Render the data as a numbered list, one entry per line, starting at the line containing "How far is (x=479, y=114)" and ending at the line containing "2908 millimetres", with blank lines and pictures left out.

■ DATA PROVIDED ■
## Start

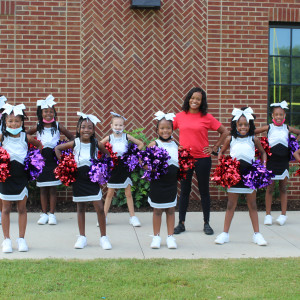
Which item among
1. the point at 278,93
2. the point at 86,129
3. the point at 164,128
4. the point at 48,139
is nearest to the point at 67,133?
the point at 48,139

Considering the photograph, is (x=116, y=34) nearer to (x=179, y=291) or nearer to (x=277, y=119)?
(x=277, y=119)

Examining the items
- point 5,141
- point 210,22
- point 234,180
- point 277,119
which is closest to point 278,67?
point 210,22

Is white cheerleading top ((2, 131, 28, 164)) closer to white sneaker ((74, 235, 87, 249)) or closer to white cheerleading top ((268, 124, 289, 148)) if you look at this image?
white sneaker ((74, 235, 87, 249))

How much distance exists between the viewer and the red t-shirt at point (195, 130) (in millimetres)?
5973

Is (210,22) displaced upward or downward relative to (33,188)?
upward

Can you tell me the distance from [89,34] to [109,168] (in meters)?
3.58

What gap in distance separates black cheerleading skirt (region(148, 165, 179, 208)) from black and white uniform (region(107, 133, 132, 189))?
0.99 metres

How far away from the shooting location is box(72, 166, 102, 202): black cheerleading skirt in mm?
5340

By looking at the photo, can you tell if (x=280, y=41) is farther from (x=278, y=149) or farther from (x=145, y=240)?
(x=145, y=240)

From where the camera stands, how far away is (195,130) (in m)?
5.96

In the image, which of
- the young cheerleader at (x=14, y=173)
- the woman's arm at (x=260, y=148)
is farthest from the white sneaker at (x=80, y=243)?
the woman's arm at (x=260, y=148)

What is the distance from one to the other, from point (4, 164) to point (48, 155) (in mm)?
1613

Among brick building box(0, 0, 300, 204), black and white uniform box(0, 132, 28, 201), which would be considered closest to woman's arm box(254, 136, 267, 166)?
brick building box(0, 0, 300, 204)

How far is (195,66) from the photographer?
8.26 meters
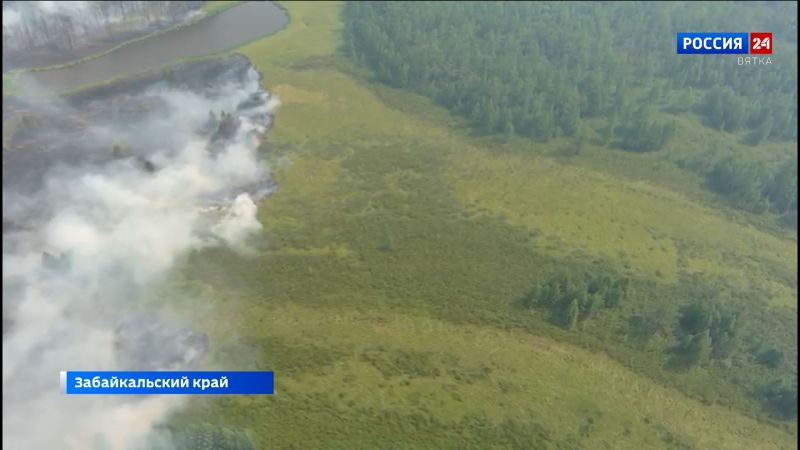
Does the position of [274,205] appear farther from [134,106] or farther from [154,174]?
[134,106]

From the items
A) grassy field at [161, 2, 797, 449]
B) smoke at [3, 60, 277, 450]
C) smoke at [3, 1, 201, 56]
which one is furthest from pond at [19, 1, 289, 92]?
grassy field at [161, 2, 797, 449]

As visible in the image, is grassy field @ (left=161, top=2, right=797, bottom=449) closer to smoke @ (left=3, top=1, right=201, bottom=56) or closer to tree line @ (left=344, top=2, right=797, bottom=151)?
tree line @ (left=344, top=2, right=797, bottom=151)

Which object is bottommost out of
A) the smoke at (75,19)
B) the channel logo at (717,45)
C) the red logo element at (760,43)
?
the red logo element at (760,43)

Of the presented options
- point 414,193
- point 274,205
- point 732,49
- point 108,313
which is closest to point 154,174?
point 274,205
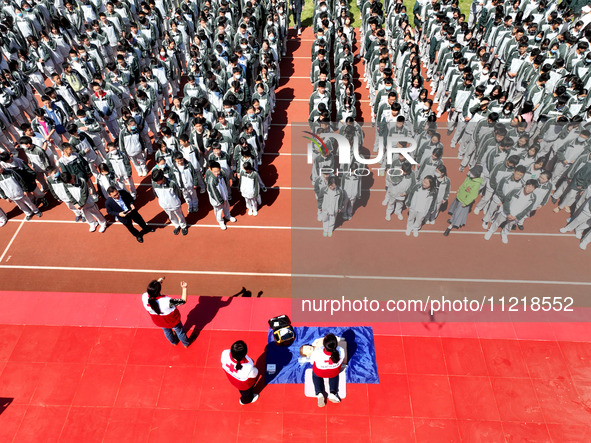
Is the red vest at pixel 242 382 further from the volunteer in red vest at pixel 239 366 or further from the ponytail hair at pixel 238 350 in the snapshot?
the ponytail hair at pixel 238 350

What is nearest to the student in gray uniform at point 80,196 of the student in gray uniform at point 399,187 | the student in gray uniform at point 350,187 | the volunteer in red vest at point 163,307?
the volunteer in red vest at point 163,307

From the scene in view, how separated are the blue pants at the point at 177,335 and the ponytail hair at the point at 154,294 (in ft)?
2.43

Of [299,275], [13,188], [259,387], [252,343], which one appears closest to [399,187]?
[299,275]

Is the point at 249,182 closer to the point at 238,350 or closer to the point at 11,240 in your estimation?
the point at 238,350

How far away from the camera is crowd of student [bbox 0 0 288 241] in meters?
8.63

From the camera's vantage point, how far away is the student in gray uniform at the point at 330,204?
7.81 metres

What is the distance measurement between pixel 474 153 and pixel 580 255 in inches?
136

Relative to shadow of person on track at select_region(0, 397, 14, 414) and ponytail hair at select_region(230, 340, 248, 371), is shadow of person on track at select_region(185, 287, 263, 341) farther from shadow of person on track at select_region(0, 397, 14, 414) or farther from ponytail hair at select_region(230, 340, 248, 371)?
shadow of person on track at select_region(0, 397, 14, 414)

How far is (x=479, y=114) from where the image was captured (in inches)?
378

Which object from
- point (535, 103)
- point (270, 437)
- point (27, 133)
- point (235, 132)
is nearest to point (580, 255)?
point (535, 103)

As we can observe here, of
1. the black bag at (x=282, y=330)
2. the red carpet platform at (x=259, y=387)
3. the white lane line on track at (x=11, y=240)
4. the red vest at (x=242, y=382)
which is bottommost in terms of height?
the red carpet platform at (x=259, y=387)

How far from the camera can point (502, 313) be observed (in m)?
7.35

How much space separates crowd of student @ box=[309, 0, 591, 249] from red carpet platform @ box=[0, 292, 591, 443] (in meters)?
2.67

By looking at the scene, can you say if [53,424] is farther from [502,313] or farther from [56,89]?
[56,89]
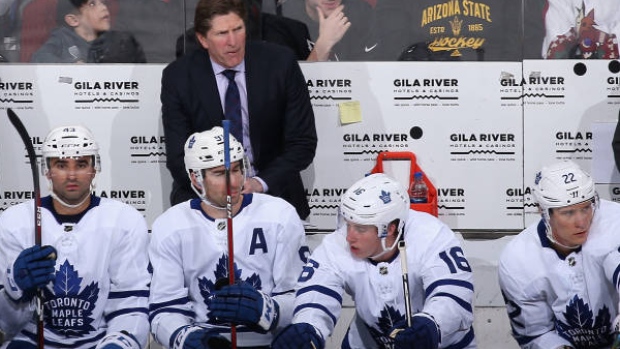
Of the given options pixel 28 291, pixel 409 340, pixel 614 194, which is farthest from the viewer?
pixel 614 194

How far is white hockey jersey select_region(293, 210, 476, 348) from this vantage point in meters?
5.34

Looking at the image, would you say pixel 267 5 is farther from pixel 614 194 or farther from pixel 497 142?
pixel 614 194

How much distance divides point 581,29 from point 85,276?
2908 millimetres

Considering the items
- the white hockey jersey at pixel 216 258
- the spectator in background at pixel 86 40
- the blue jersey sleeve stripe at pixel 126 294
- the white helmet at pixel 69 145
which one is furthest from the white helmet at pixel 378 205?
the spectator in background at pixel 86 40

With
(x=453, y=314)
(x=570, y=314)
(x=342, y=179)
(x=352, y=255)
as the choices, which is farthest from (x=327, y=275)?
(x=342, y=179)

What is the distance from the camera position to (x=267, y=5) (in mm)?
7090

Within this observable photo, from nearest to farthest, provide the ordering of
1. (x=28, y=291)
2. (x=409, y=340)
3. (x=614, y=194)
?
(x=409, y=340)
(x=28, y=291)
(x=614, y=194)

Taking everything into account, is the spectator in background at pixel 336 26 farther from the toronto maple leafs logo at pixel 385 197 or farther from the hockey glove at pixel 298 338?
the hockey glove at pixel 298 338

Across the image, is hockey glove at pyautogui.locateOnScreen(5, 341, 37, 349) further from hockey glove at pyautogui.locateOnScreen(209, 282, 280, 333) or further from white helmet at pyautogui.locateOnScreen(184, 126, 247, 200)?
white helmet at pyautogui.locateOnScreen(184, 126, 247, 200)

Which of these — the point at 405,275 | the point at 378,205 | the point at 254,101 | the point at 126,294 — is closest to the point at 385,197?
the point at 378,205

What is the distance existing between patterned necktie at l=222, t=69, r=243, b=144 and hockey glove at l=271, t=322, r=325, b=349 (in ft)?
5.24

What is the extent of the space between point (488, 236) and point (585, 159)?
2.04 feet

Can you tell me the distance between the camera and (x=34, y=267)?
5312 millimetres

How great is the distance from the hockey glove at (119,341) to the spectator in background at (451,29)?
238 centimetres
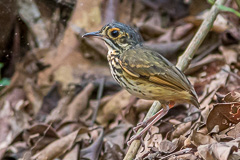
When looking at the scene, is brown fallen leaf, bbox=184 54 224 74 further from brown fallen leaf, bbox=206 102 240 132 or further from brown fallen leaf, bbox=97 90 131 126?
brown fallen leaf, bbox=206 102 240 132

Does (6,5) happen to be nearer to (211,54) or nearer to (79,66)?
(79,66)

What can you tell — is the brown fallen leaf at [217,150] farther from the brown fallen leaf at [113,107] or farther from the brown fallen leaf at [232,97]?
the brown fallen leaf at [113,107]

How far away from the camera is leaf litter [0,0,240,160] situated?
4.26 metres

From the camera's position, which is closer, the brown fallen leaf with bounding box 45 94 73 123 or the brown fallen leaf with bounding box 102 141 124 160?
the brown fallen leaf with bounding box 102 141 124 160

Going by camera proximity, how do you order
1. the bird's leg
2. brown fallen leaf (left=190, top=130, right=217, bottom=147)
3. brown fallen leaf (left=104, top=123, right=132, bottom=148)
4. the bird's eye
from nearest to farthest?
brown fallen leaf (left=190, top=130, right=217, bottom=147) → the bird's leg → the bird's eye → brown fallen leaf (left=104, top=123, right=132, bottom=148)

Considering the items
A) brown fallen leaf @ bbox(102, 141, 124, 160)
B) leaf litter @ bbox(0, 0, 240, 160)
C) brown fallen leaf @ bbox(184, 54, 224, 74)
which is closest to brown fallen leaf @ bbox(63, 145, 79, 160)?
leaf litter @ bbox(0, 0, 240, 160)

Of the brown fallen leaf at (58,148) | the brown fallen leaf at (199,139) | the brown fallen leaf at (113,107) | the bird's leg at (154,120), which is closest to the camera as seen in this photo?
the brown fallen leaf at (199,139)

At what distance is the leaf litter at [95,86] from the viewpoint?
4.26 meters

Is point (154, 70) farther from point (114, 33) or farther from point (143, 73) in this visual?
point (114, 33)

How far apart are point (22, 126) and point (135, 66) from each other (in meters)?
2.69

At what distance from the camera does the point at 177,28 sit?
6684 mm

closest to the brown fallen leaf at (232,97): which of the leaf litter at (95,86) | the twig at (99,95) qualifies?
the leaf litter at (95,86)

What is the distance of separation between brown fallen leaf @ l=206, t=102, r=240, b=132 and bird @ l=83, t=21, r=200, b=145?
12.3 inches

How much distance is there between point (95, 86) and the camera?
6297mm
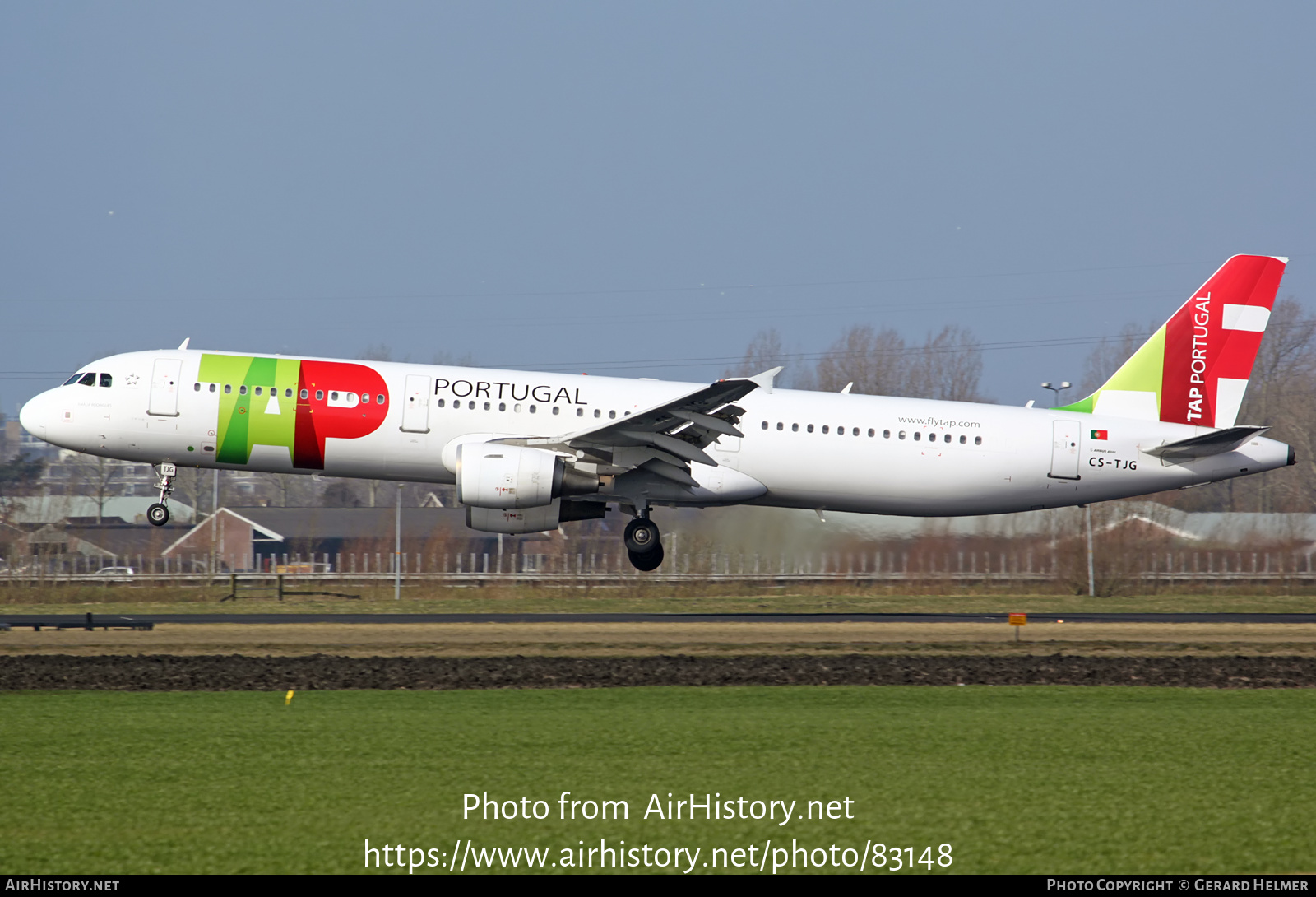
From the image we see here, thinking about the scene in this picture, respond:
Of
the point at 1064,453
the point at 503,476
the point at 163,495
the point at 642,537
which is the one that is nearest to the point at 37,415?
the point at 163,495

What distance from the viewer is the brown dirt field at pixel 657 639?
23234 millimetres

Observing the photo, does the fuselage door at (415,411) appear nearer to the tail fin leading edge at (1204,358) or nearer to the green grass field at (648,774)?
the green grass field at (648,774)

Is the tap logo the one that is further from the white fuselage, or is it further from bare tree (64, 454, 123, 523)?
bare tree (64, 454, 123, 523)

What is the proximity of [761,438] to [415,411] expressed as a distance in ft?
24.3

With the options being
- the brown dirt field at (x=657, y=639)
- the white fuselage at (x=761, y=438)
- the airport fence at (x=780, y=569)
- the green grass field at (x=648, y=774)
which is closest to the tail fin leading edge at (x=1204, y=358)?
the white fuselage at (x=761, y=438)

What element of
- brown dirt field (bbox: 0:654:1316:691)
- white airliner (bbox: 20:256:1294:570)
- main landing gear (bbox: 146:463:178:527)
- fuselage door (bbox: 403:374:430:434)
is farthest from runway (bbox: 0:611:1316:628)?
brown dirt field (bbox: 0:654:1316:691)

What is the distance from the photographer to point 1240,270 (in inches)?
1233

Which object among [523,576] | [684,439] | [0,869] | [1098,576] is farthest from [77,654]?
[1098,576]

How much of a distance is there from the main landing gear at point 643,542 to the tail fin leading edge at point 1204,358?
10.3 m

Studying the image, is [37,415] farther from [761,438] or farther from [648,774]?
[648,774]

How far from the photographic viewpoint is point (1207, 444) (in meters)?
28.8

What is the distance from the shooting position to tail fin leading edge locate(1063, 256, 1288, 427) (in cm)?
3070

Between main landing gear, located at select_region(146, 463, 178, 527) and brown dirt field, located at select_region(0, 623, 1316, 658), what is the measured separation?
7.59 feet

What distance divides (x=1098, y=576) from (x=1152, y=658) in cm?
2089
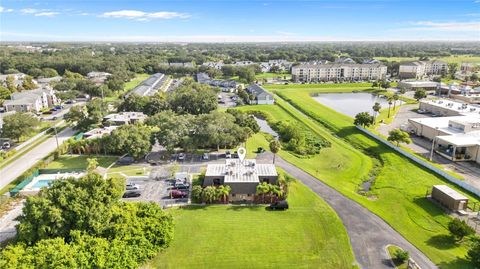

## End

■ TASK OUTPUT ■
1. How far is (x=479, y=114) from where the image was captured (in inches)?
2. 378
3. Which object from
4. - point (535, 103)
5. - point (270, 437)
6. - point (27, 133)
7. - point (235, 132)
8. is nearest to point (580, 255)?
9. point (535, 103)
10. As we can observe here, of
11. 1. the black bag at (x=282, y=330)
12. 2. the red carpet platform at (x=259, y=387)
13. 3. the white lane line on track at (x=11, y=240)
14. 4. the red vest at (x=242, y=382)
15. which is bottommost in terms of height?
16. the red carpet platform at (x=259, y=387)
17. How far from the camera can point (502, 313) be observed (in m)?
18. 7.35
19. How much space separates crowd of student @ box=[309, 0, 591, 249] from red carpet platform @ box=[0, 292, 591, 443] (in meters)?
20. 2.67
21. By looking at the scene, can you say if [53,424] is farther from [502,313] or farther from [56,89]?
22. [56,89]
23. Of the given options pixel 28 291, pixel 409 340, pixel 614 194, which is farthest from the viewer?
24. pixel 614 194
25. How far is white hockey jersey select_region(293, 210, 476, 348) from this vantage point in meters?
26. 5.34
27. Looking at the image, would you say pixel 267 5 is farther from pixel 614 194 or farther from pixel 497 142?
28. pixel 614 194
29. How much distance divides point 581,29 from point 85,276?
30. 2908 millimetres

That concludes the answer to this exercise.